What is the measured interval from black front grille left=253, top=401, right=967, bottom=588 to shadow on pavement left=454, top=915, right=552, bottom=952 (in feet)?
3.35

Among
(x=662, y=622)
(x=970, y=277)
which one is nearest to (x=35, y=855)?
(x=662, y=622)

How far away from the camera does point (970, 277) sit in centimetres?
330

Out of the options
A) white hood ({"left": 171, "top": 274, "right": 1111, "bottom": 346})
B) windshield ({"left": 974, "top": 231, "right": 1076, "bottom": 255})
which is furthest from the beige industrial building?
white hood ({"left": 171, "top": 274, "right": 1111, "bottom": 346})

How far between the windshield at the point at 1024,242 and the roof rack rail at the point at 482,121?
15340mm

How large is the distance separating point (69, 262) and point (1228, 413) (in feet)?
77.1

→ **SET TASK**
Rewrite the rows from the line with "How large is" through the end of the rows, swapping "distance" for "spacing" and leaving everything else unchanged. Give only those lines.

→ **COMPLETE OUTPUT**
How large is the spacing separating point (69, 262) and point (1228, 413) (in feet)?
77.1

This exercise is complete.